Passage >>
-------

Scientists have identified a drug that simultaneously makes ageing muscle and brain tissue in mice act young again. The research is in its very early stages, but this could represent the first step towards a treatment that restores youth to multiple parts of the body at once.
As we get older, part of the reason our bodies start failing is because adult stem cells stop replacing our damaged cells. But scientists have found that a drug known as Alk5 kinase inhibitor can perk up old stem cells in various tissue types around the body, restoring their ability to keep it young.
"We established that you can use a single small molecule to rescue essential function in not only aged brain tissue but aged muscle," one of the research team, David Schaffer from the University of California, Berkeley Stem Cell Centre in the US, said in a press release. "That is good news, because if every tissue had a different molecular mechanism for ageing, we wouldn't be able to have a single intervention that rescues the function of multiple tissues."
This research is particularly exciting because, instead of focussing on individual organs, this new drug could help make the whole body, including the brain, function as if it were younger. After all, what's the point of trying to keep our bodies alive forever if our brains turn to mush after we hit 100 (and vice versa)?
The key to this process is altering the stem cell environment, which naturally changes as we get older and stops stem cells from doing their job.
A team led by Irina Conboy, also at the University of California, Berkeley, first did this in 2005, when they showed that they could infuse old mice with blood from their younger counterparts, and rejuvenate ageing stem cells. Based on this research, a study began last year to see if this approach could help treat human Alzheimer's patients.
Unfortunately, drug transfusions are impractical and can be dangerous, so the Conboy's team instead tried to find out what it was specifically in the blood of the old mice that was ageing their stem cells.
Over the past decade, one clear culprit has emerged - a growth factor known as TGF-beta1, which the team found is upregulated as we age, and suppresses stem cell activity. Publishing in the journal Oncotarget, they describe how they've finally figured out how to block its activity.

-------

List of tasks >>
a – Which people, research institutions and journals does the article on the anti-aging drug name?
b – Carry the article on the anti-aging drug forward, picking up after its final sentence.

-------

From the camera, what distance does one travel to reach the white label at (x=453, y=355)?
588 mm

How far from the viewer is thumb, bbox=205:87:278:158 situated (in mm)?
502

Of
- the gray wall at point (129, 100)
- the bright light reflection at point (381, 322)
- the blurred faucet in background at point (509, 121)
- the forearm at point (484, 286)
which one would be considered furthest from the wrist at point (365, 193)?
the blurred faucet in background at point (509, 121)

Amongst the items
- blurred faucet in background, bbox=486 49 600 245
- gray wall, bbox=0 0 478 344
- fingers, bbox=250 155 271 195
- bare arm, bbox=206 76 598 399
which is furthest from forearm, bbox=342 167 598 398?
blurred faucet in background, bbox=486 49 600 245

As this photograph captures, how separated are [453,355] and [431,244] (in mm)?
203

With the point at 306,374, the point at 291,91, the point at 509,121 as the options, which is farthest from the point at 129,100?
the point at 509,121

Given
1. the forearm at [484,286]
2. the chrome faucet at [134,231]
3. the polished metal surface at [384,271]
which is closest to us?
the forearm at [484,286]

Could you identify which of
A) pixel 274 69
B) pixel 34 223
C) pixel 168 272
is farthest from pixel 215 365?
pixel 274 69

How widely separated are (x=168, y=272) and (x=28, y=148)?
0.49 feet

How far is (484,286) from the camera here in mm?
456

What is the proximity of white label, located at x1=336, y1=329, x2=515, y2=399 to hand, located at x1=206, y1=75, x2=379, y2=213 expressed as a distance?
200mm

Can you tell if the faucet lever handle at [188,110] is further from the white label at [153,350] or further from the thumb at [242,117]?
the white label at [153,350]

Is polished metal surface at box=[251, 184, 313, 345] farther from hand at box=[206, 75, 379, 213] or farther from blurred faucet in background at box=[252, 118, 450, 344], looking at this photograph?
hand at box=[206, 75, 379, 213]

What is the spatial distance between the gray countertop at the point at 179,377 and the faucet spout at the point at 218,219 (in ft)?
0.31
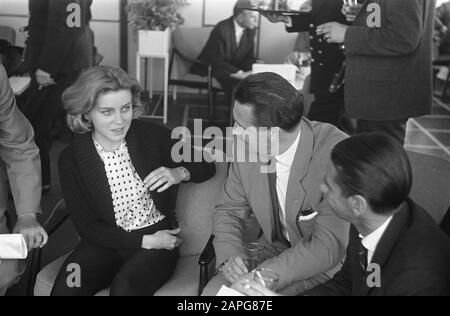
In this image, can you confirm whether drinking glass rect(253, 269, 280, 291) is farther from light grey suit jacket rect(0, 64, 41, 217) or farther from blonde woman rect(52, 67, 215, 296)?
light grey suit jacket rect(0, 64, 41, 217)

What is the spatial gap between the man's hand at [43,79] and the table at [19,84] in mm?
66

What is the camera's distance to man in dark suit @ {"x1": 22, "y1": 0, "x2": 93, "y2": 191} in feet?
12.0

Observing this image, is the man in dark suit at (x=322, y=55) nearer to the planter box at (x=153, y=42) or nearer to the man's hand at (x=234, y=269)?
the man's hand at (x=234, y=269)

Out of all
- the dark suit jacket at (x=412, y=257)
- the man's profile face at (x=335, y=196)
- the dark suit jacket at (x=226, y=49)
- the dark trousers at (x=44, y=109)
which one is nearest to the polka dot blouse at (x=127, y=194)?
the man's profile face at (x=335, y=196)

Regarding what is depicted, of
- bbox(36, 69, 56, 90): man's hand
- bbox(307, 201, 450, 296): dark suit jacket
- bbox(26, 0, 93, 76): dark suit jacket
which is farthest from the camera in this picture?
bbox(36, 69, 56, 90): man's hand

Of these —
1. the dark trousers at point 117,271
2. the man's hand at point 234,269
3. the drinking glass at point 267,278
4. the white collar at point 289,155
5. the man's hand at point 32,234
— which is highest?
the white collar at point 289,155

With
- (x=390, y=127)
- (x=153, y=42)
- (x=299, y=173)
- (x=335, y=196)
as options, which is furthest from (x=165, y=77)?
(x=335, y=196)

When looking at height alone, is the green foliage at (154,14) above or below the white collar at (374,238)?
above

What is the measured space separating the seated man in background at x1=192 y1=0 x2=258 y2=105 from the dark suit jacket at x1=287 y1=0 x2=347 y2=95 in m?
1.93

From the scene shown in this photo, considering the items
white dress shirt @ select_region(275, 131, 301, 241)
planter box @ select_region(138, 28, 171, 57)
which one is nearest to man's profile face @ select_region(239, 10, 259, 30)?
planter box @ select_region(138, 28, 171, 57)

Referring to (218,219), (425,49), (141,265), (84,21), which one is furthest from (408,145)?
(141,265)

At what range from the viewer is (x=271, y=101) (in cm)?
204

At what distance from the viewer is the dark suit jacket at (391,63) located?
107 inches
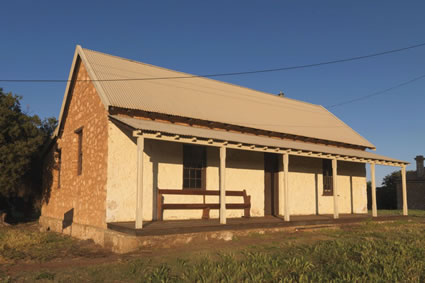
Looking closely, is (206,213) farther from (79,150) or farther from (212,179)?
(79,150)

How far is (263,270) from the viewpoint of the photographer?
6801 millimetres

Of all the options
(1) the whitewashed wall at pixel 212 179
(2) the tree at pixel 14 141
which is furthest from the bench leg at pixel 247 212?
(2) the tree at pixel 14 141

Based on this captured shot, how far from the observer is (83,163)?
41.8ft

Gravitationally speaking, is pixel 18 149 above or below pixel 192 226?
above

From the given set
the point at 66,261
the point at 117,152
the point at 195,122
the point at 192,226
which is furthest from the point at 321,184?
the point at 66,261

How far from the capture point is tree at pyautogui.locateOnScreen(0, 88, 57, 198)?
48.2 feet

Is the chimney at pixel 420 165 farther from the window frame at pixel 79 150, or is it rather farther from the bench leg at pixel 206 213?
the window frame at pixel 79 150

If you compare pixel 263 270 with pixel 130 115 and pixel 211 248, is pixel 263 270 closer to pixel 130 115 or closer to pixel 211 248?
pixel 211 248

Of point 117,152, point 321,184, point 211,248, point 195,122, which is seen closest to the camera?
point 211,248

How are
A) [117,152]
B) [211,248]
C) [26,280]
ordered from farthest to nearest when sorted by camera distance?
[117,152] → [211,248] → [26,280]

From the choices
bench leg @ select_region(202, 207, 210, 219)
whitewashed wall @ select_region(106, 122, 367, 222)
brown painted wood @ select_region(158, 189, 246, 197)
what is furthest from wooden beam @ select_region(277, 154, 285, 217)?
bench leg @ select_region(202, 207, 210, 219)

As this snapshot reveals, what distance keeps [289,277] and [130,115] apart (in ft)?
23.6

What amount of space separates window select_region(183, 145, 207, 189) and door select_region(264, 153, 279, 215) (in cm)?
323

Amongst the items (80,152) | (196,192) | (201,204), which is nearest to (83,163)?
(80,152)
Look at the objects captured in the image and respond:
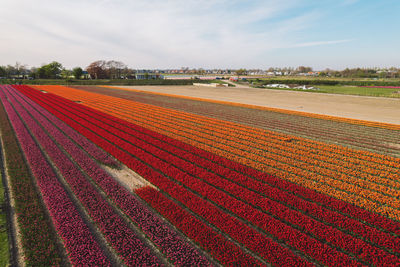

-------

Results >>
a –
- David Schaffer
- University of California, Berkeley Stem Cell Centre
- Irina Conboy
- University of California, Berkeley
- Oncotarget

b –
The drug Alk5 kinase inhibitor, which is already being trialled as an anticancer agent, is able to block the growth factor's receptors in mice, stopping it from ageing the body's stem cells. "This is really the first demonstration that we can find a drug that makes the key TGF-beta1 pathway, which is elevated by ageing, behave younger, thereby rejuvenating multiple organ systems," Conboy said in the release.
However, the researchers are careful to caution that this is just one biochemical pathway involved in ageing, and other cellular processes such as inflammation also play a big role in the process. They're now looking for other ways to change the stem cell environment to keep them younger for longer.
"The challenge ahead is to carefully retune the various signalling pathways in the stem cell environment, using a small number of chemicals, so that we end up recalibrating the environment to be youth-like," Conboy explained.
Once they can work out how to keep the stem cells happy, it will effectively unlock our body's own ability to heal itself and stay young indefinitely.
Of course we're a long way off that, but it's pretty exciting to think that we're finally beginning to understand how our body ages… and how to reverse the process. Because if we want to live life like Roger Sterling from Mad Men and stay perpetually young at heart, we're going to need some help.